### Materials provided
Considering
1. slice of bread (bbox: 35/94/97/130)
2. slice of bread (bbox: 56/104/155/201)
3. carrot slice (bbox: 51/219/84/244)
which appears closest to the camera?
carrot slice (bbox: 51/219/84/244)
######
Exercise instructions:
Retype the rows above exactly as they appear, keeping every line and its wording unchanged.

Result of this exercise:
Considering
1. slice of bread (bbox: 35/94/97/130)
2. slice of bread (bbox: 56/104/155/201)
3. carrot slice (bbox: 51/219/84/244)
which appears closest to the camera?
carrot slice (bbox: 51/219/84/244)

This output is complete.